1 person following this project (follow)

Project Description
OILexer is a LL parser generator for C# aimed at simple language parsing for language enthusiasts. Does not use recursive descent or bottom-up parsing methods, but rather, a top-down deterministic model is employed. This is a portion of the Abstraction Project.

Update - June 8, 2011
The original concept of the objectified intermediate language has been restructured into a new form. It's now a framework within the Abstraction Project.

Update - January 17, 2011.
Funny thing as you start these kinds of projects. When I started this one, my understanding of lexical analysis and parsing was rudimentary at best. In understanding how such actions can be automated, you learn that you really have to know your stuff to make it work for every case. You also have to understand performance, and pretty much everything about the area before it works right. So as a small favor, don't take the hand-written lexer or parser as an indicator of how I would write one today. It's old code, but it works for what I need it to.
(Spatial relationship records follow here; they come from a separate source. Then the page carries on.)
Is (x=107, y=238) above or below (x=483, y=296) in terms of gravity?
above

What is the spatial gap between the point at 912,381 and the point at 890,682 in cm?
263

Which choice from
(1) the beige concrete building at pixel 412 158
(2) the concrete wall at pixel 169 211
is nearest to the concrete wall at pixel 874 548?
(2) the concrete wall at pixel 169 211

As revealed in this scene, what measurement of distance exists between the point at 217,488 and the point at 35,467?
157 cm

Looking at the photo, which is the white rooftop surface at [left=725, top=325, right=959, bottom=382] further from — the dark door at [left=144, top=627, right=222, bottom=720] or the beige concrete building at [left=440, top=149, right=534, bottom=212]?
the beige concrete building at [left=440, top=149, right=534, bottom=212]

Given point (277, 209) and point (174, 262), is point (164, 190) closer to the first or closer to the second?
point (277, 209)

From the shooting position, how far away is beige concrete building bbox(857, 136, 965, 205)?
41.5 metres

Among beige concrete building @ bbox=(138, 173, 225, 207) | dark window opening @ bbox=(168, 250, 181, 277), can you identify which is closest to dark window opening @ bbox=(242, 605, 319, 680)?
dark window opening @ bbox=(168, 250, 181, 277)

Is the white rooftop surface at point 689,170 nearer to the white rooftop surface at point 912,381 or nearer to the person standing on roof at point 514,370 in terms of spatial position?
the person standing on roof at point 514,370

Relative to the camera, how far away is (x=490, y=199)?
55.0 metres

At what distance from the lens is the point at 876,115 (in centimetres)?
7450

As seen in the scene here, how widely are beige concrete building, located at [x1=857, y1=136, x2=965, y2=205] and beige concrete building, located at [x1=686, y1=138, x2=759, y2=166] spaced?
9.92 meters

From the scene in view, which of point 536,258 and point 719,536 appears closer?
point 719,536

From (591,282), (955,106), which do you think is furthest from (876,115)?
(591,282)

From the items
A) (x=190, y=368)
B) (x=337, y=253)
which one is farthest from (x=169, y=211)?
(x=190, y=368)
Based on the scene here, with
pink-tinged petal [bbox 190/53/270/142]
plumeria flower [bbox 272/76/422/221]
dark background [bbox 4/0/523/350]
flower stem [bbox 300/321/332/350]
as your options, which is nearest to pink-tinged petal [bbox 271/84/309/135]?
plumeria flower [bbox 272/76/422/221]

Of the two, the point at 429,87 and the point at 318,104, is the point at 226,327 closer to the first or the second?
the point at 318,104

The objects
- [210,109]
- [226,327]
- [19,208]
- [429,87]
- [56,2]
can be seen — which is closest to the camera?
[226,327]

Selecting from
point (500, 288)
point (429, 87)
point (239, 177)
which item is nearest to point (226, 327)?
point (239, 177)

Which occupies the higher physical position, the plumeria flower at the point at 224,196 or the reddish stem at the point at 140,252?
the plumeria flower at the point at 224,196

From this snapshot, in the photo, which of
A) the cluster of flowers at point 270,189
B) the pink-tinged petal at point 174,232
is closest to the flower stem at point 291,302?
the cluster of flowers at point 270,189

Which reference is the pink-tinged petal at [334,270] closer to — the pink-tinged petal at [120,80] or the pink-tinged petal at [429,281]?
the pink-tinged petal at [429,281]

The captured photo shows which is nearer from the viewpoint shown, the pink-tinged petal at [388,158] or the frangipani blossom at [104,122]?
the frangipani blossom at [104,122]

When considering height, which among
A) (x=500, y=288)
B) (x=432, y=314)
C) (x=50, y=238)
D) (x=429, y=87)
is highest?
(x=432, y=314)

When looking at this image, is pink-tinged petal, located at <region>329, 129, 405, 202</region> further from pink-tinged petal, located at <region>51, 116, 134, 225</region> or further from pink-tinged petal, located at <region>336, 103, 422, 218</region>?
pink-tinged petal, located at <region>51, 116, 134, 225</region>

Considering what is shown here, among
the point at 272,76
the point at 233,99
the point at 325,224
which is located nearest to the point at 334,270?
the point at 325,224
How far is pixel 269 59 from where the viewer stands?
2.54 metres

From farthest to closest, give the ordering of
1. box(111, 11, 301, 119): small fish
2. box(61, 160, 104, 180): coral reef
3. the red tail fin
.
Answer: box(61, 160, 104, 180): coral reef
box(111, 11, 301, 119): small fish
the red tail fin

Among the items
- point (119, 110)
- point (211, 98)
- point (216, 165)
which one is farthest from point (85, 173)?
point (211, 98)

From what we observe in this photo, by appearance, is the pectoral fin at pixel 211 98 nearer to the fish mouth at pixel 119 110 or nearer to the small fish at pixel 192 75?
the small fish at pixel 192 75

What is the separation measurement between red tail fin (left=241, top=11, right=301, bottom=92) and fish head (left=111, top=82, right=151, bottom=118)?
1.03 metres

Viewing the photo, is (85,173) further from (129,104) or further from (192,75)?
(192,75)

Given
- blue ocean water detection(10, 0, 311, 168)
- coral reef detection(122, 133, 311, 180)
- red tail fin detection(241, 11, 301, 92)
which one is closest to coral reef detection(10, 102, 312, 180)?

The OILexer project uses what's called the Objectified Intermediate Language (OIL) code generation framework, a part of the Abstraction Project, to transform the production rule and token definitions in your simple grammar to produce a deterministic parser for your language.

Limitations

The parser was initially started prior to the author's awareness of multi-state parsers. Therefore, parsers which allow conditional compilation arguments will be more difficult or impossible to create in this system.

Output

During compile, OILexer produces a series of C♯ source files. For my own debugging purposes, the program pauses before closing so the source used to generate the associated dll file can be viewed and verified (or copied, if you want). The output location used is %TEMP%\Oilexer\, where %TEMP% is a special location on your system associated to the temporary files location relative to the active user. On Windows XP, in explorer, you should be able to navigate directly to that location if an address bar is present.

Status

For change set 67739-61893:
Rewriting build phase, presently Finite automata associated to lexical analysis is underway, standard recognizer-level state-machines are possible; however, state machine construct needs improved to enable a deterministic machine to capture sub-expressions in an efficient manner. Deterministic machine associated to the parse phase has been temporarily removed due to sub-expression issues noted in lexical phase. Once a solution for the lexer phase is found, the parser phase will be adapted to a variation of that theme to include recursive machines. Given that a deterministic infinite look-ahead machine is possible (as proved by change set 41287 and supplemental hand-written code), the same should be possible for a capturing validator.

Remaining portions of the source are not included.